前回までで15個の子音が出てきましたが、
それでもまだ33個の子音の半分です。
新しい言語を学ぶとき、一番最初の難関が文字を覚えることで、
ここで挫折してしまう方も多いのですが、
英語では、同じ c という文字を、cake、candy、city、といった具合に、
カ、キャ、シ、と様々な読み方をしますね。
それに比べるとサンスクリット語の場合、デーヴァナーガリー文字は
गは必ずga と読むし、जは必ずjaと読む、という具合で、
発音と文字がほぼ一致するので、
実は初心者に優しい言語なのです。
(単語の意味がわからなくても)文字がわかれば
マントラや聖典を音で読むことができてくるので、
ぜひ覚えた実感を喜びにして欲しいと思います。
今回の発音/文字は次の5つです。
歯音 |
デーヴァナーガリー |
カタカナ |
IAST |
音声記号 |
備考 |
|
無 声 音 |
無気音 |
त |
「タ」 |
ta |
t̪ə |
日本語のタより舌はやや前 |
有気音 |
थ |
「タ」 |
tha |
t̪ʰə |
||
有 声 音 |
無気音 |
द |
「ダ」 |
da |
d̪ə |
|
有気音 |
ध |
「ダ」 |
dha |
d̪ʱə |
||
鼻音 |
न |
「ナ」 |
na |
nə |
このグループは歯音(しおん)と言われ、
歯の根元に舌を当てて発する音です。
カタカナではタ、タ、ダ、ダ、ナと便宜的に書き、
(太字は息を強く出しながら発音)
タ、ダ、ナは日本語とほぼ同じですが、日本語よりも若干前の方に調音点があるようです。
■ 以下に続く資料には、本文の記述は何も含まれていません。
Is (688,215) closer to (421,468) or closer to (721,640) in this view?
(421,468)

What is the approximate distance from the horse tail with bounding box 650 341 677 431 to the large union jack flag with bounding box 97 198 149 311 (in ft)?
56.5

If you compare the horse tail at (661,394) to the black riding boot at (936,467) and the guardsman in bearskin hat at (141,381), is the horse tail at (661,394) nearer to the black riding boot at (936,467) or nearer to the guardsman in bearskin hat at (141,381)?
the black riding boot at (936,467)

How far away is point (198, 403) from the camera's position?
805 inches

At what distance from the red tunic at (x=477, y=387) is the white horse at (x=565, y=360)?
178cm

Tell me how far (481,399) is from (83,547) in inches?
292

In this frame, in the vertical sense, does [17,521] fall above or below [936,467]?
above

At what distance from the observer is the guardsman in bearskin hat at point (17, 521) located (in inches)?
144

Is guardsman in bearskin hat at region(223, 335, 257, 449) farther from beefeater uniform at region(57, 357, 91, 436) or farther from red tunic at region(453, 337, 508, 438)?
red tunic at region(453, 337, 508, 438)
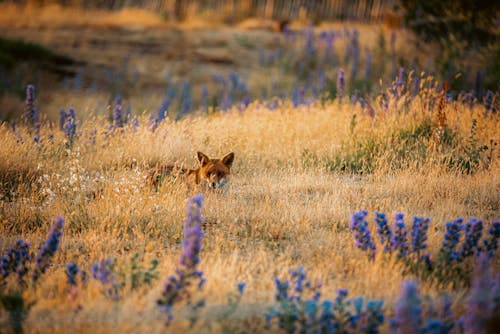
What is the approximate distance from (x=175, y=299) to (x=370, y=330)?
50.8 inches

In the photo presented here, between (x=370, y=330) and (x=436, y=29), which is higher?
(x=436, y=29)

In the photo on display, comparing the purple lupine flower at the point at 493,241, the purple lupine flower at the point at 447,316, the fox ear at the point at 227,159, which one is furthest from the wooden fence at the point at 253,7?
the purple lupine flower at the point at 447,316

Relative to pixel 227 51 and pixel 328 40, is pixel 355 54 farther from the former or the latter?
pixel 227 51

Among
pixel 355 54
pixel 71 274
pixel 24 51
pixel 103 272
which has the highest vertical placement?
pixel 355 54

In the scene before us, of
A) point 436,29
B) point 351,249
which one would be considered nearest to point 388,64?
point 436,29

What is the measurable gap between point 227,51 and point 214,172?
1323 centimetres

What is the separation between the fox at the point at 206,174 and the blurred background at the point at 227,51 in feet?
13.7

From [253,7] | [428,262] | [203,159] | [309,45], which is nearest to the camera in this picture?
[428,262]

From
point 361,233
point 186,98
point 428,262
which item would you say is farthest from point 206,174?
point 186,98

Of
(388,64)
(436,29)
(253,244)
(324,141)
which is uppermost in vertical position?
(436,29)

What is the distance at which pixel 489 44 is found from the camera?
1348cm

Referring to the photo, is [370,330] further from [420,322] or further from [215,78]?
[215,78]

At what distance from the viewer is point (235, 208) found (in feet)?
17.7

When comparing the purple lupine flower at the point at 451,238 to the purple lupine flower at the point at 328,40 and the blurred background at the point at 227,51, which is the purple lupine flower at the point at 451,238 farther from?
the purple lupine flower at the point at 328,40
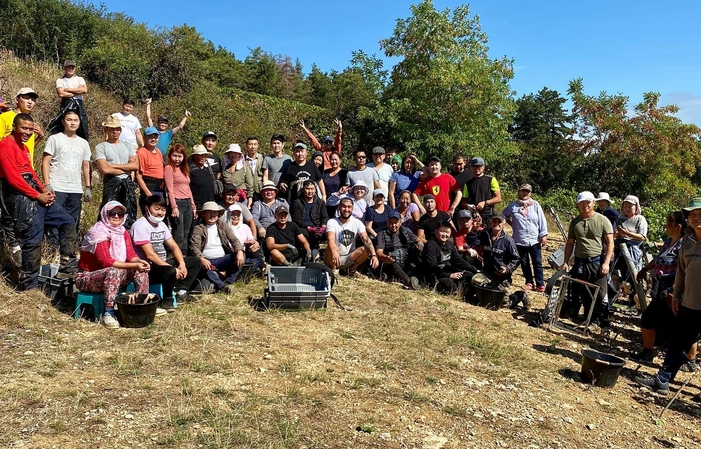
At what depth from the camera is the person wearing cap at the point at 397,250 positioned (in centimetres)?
767

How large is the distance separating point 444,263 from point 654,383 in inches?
124

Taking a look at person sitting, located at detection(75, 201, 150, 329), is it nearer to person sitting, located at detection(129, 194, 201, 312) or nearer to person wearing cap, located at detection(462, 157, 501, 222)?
person sitting, located at detection(129, 194, 201, 312)

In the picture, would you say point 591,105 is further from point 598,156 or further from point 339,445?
point 339,445

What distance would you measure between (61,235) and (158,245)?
4.53 feet

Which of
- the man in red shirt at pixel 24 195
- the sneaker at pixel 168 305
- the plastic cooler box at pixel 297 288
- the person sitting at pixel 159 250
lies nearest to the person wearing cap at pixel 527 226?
the plastic cooler box at pixel 297 288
ローマ字(IAST)では、ta、tha、da、dha、naを使います。
二番目のथは tha と書くため、英語のthatやthree のth音と誤解されることがありますが、
息を強く出しながら発音する「タ」なので間違えないようにしてください。
歯音が入っている単語の例
तथागत tathāgata タターガタ(仏教の如来)
最初のタは無気音、次のタは有気音、最後のタは無気音、
जगन्नाथ jagannātha ジャガンナータ(「世界の主」の意味で、ヴィシュヌ、クリシュナと同一視される神)
「ナ」(鼻音)、「タ」(有気音)、
वेद veda ヴェーダ(聖典、知識)の「ダ」(無気音)
धर्म dharma ダルマ(秩序、法)の「ダ」(有気音)
नमस्कार namaskāra ナマスカーラ(「こんにちは」、ヒンディー語のナマスカールと同じ)の「ナ」(鼻音)
歯音のグループは日本人にも発音しやすいので、
特に無気音と有気音の違いを意識しながら口に出して読んでみてくださいね。